* [Aim]: Quote every item below word for word, leaving out the pictures.

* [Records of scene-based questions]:
+ + + +

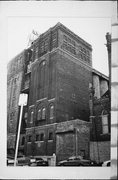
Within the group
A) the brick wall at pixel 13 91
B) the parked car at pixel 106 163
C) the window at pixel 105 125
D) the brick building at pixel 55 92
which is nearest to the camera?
the parked car at pixel 106 163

+ + + +

* [Response to this exercise]:
Within the group
A) the brick wall at pixel 13 91
B) the parked car at pixel 106 163
C) the window at pixel 105 125
D) the brick building at pixel 55 92
which is nearest to the camera?
the parked car at pixel 106 163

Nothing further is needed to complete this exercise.